(Scene question records)
◆ ◆ ◆ ◆ ◆

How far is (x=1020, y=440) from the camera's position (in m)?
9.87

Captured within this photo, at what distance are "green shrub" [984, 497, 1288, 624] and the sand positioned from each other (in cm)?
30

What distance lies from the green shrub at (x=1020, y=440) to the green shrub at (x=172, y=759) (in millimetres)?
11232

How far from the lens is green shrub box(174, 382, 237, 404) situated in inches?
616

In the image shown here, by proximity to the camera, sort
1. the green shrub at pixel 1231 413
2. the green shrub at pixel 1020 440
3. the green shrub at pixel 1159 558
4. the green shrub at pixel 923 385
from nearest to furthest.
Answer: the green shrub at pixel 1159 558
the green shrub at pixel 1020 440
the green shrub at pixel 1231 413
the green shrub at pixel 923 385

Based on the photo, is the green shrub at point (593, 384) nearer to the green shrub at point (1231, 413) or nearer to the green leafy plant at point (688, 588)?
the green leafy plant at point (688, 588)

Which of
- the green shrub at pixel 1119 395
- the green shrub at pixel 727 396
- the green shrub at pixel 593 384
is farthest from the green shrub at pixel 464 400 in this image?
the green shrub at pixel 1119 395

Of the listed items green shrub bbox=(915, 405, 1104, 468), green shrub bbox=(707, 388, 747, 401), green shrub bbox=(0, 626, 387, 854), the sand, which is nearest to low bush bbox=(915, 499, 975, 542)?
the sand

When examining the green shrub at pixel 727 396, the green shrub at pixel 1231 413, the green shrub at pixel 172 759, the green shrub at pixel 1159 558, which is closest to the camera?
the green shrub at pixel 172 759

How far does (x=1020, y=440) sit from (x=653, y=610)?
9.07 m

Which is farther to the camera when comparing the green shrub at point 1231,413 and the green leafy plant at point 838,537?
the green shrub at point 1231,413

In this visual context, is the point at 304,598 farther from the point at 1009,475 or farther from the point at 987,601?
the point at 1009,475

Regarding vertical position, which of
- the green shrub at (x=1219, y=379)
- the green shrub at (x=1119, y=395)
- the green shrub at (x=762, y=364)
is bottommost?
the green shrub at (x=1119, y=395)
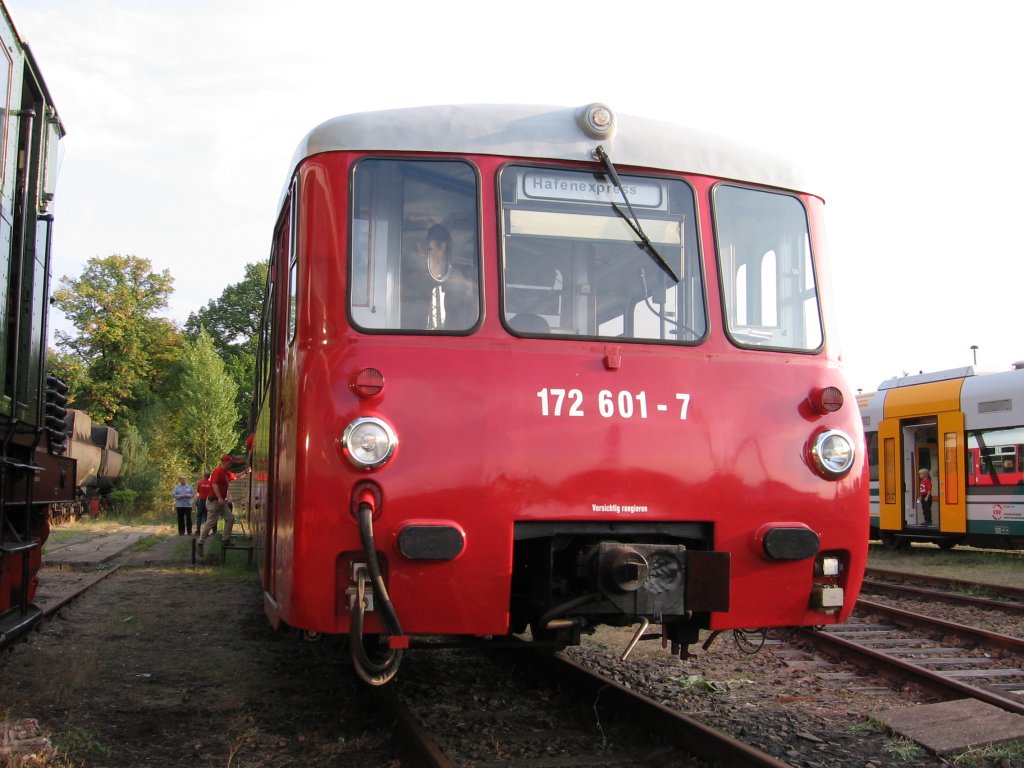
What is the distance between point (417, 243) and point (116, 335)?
50899 millimetres

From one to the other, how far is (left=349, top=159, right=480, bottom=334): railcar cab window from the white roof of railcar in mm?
116

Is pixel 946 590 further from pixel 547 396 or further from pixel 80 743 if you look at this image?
pixel 80 743

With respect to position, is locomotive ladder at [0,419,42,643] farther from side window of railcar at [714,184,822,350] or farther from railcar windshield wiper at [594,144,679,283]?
side window of railcar at [714,184,822,350]

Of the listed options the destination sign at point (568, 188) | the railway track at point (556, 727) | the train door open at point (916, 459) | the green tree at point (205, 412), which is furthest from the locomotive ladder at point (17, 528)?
the green tree at point (205, 412)

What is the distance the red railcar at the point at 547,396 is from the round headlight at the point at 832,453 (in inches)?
0.6

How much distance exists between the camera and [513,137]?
4.81 metres

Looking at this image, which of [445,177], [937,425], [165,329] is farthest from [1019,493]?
[165,329]

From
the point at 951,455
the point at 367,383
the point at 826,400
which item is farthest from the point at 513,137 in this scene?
the point at 951,455

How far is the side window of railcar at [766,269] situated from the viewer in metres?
5.05

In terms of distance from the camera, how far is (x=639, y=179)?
195 inches

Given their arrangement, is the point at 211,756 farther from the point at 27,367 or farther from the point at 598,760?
the point at 27,367

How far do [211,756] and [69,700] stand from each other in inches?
64.3

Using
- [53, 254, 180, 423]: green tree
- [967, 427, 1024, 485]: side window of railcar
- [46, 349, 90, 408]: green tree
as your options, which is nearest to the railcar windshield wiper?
[967, 427, 1024, 485]: side window of railcar

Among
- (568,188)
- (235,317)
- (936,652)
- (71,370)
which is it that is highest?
(235,317)
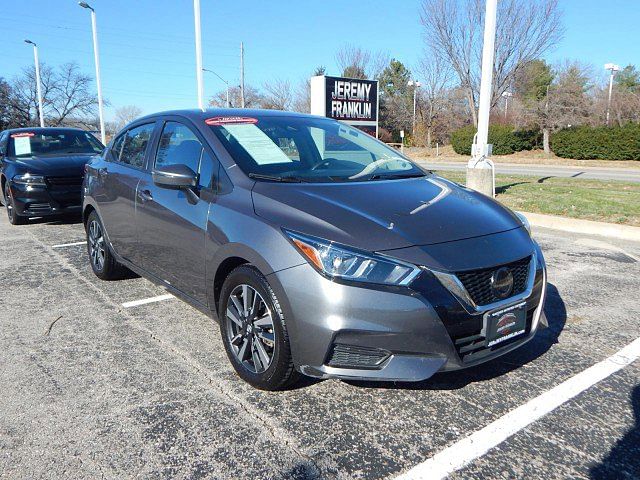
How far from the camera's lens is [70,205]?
8.18m

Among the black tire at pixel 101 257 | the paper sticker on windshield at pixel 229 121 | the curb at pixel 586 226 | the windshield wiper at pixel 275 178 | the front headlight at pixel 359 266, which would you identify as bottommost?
the curb at pixel 586 226

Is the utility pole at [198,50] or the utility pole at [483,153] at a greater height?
the utility pole at [198,50]

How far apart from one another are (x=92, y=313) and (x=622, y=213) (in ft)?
27.1

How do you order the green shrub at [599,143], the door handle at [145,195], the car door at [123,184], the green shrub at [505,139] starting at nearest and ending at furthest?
the door handle at [145,195] < the car door at [123,184] < the green shrub at [599,143] < the green shrub at [505,139]

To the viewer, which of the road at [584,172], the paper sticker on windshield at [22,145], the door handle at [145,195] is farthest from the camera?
the road at [584,172]

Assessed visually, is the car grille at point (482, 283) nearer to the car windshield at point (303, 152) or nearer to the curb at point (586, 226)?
the car windshield at point (303, 152)

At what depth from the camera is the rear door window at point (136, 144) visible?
4301mm

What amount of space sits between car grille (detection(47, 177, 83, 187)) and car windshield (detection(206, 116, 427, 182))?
17.8 ft

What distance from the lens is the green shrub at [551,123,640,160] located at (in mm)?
30672

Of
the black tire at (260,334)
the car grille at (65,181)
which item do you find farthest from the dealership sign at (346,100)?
the black tire at (260,334)

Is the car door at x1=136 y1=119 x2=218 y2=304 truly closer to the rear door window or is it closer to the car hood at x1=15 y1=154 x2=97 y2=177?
the rear door window

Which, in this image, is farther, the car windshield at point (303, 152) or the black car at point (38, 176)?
the black car at point (38, 176)

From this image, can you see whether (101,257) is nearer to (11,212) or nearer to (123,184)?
(123,184)

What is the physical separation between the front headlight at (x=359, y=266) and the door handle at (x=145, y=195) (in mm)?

◆ ◆ ◆ ◆ ◆

## Stated goal
Reproduce each entry precisely, dropping only the pictures.

## In response
How far is (x=1020, y=440) from the camera's position (in m)?
9.87

Captured within this photo, at what distance are "green shrub" [984, 497, 1288, 624] and the sand positioned from each other (in cm)?
30

What distance lies from the green shrub at (x=1020, y=440) to the green shrub at (x=172, y=759) (in millimetres)?
11232

How far from the lens is green shrub box(174, 382, 237, 404) situated in inches?
616

In the image shown here, by proximity to the camera, sort
1. the green shrub at pixel 1231 413
2. the green shrub at pixel 1020 440
3. the green shrub at pixel 1159 558
4. the green shrub at pixel 923 385
from nearest to furthest.
Answer: the green shrub at pixel 1159 558
the green shrub at pixel 1020 440
the green shrub at pixel 1231 413
the green shrub at pixel 923 385

Based on the photo, is the green shrub at point (593, 384) nearer to the green shrub at point (1231, 413) or nearer to the green leafy plant at point (688, 588)?
the green leafy plant at point (688, 588)

Which of
- the green shrub at pixel 1119 395
- the green shrub at pixel 727 396
- the green shrub at pixel 593 384
is farthest from the green shrub at pixel 464 400 in this image?
the green shrub at pixel 1119 395

Of the listed items green shrub bbox=(915, 405, 1104, 468), green shrub bbox=(707, 388, 747, 401), green shrub bbox=(0, 626, 387, 854), the sand, which is nearest to low bush bbox=(915, 499, 975, 542)?
the sand

When examining the green shrub at pixel 727 396, the green shrub at pixel 1231 413, the green shrub at pixel 172 759, the green shrub at pixel 1159 558, which is closest to the camera?
the green shrub at pixel 172 759

How far does (x=1020, y=440) sit from (x=653, y=610)?
9.07 m

Which is farther to the camera when comparing the green shrub at point 1231,413 and the green leafy plant at point 838,537?
the green shrub at point 1231,413

In this visual context, is the point at 304,598 farther from the point at 1009,475 or farther from the point at 987,601?
the point at 1009,475

Regarding vertical position, which of
- the green shrub at (x=1219, y=379)
- the green shrub at (x=1119, y=395)
- the green shrub at (x=762, y=364)
is bottommost?
the green shrub at (x=1119, y=395)
What is the distance between point (417, 243) and point (116, 335)?
50899 millimetres

From one to the other, how far is (left=349, top=159, right=480, bottom=334): railcar cab window from the white roof of railcar in mm?
116

Is pixel 946 590 further from pixel 547 396 or further from pixel 80 743 if you look at this image?
pixel 80 743

With respect to position, is locomotive ladder at [0,419,42,643] farther from side window of railcar at [714,184,822,350] or farther from railcar windshield wiper at [594,144,679,283]?
side window of railcar at [714,184,822,350]

Of the listed options the destination sign at point (568, 188) | the railway track at point (556, 727) | the train door open at point (916, 459) | the green tree at point (205, 412), which is furthest from the locomotive ladder at point (17, 528)?
the green tree at point (205, 412)

What is the distance the red railcar at the point at 547,396 is from the round headlight at the point at 832,453 (in inches)?
0.6

How much distance exists between the camera and [513,137]?
4.81 metres

Looking at this image, which of [445,177], [937,425], [165,329] is farthest from [1019,493]?
[165,329]

From
the point at 951,455
the point at 367,383
the point at 826,400
which item is farthest from the point at 513,137 in this scene?
the point at 951,455

How far is the side window of railcar at [766,269] situated from the viewer in metres?
5.05

In terms of distance from the camera, how far is (x=639, y=179)?
195 inches

Given their arrangement, is the point at 211,756 farther from the point at 27,367 or farther from the point at 598,760?
the point at 27,367

How far do [211,756] and [69,700] stand from each other in inches?
64.3

Using
- [53, 254, 180, 423]: green tree
- [967, 427, 1024, 485]: side window of railcar
- [46, 349, 90, 408]: green tree
as your options, which is nearest to the railcar windshield wiper?
[967, 427, 1024, 485]: side window of railcar

Among
- (568,188)
- (235,317)
- (936,652)
- (71,370)
which is it that is highest?
(235,317)
How far from the camera's lens is [70,205]?
8.18m

Among the black tire at pixel 101 257 | the paper sticker on windshield at pixel 229 121 | the curb at pixel 586 226 | the windshield wiper at pixel 275 178 | the front headlight at pixel 359 266, which would you identify as bottommost?
the curb at pixel 586 226

Is the utility pole at [198,50] or the utility pole at [483,153] at a greater height?
the utility pole at [198,50]

How far apart from one another are (x=92, y=313) and (x=622, y=213) (in ft)?
27.1

How do you order the green shrub at [599,143], the door handle at [145,195], the car door at [123,184], the green shrub at [505,139] starting at nearest and ending at furthest?
the door handle at [145,195] < the car door at [123,184] < the green shrub at [599,143] < the green shrub at [505,139]

To the viewer, which of the road at [584,172], the paper sticker on windshield at [22,145], the door handle at [145,195] is farthest from the camera?
the road at [584,172]

Assessed visually, is the car grille at point (482, 283) nearer to the car windshield at point (303, 152) or nearer to the curb at point (586, 226)?
the car windshield at point (303, 152)

At what depth from the camera is the rear door window at point (136, 144) visible?
4301mm

What amount of space sits between car grille (detection(47, 177, 83, 187)) and car windshield (detection(206, 116, 427, 182))?
17.8 ft

What distance from the lens is the green shrub at [551,123,640,160] located at (in mm)?
30672

Of
the black tire at (260,334)
the car grille at (65,181)
which item do you find farthest from the dealership sign at (346,100)?
the black tire at (260,334)

Is the car door at x1=136 y1=119 x2=218 y2=304 truly closer to the rear door window or is it closer to the car hood at x1=15 y1=154 x2=97 y2=177?
the rear door window

Which, in this image, is farther, the car windshield at point (303, 152) or the black car at point (38, 176)?
the black car at point (38, 176)

From this image, can you see whether (101,257) is nearer to (11,212) or nearer to (123,184)?
(123,184)

What is the physical separation between the front headlight at (x=359, y=266) and the door handle at (x=145, y=195) (in mm)?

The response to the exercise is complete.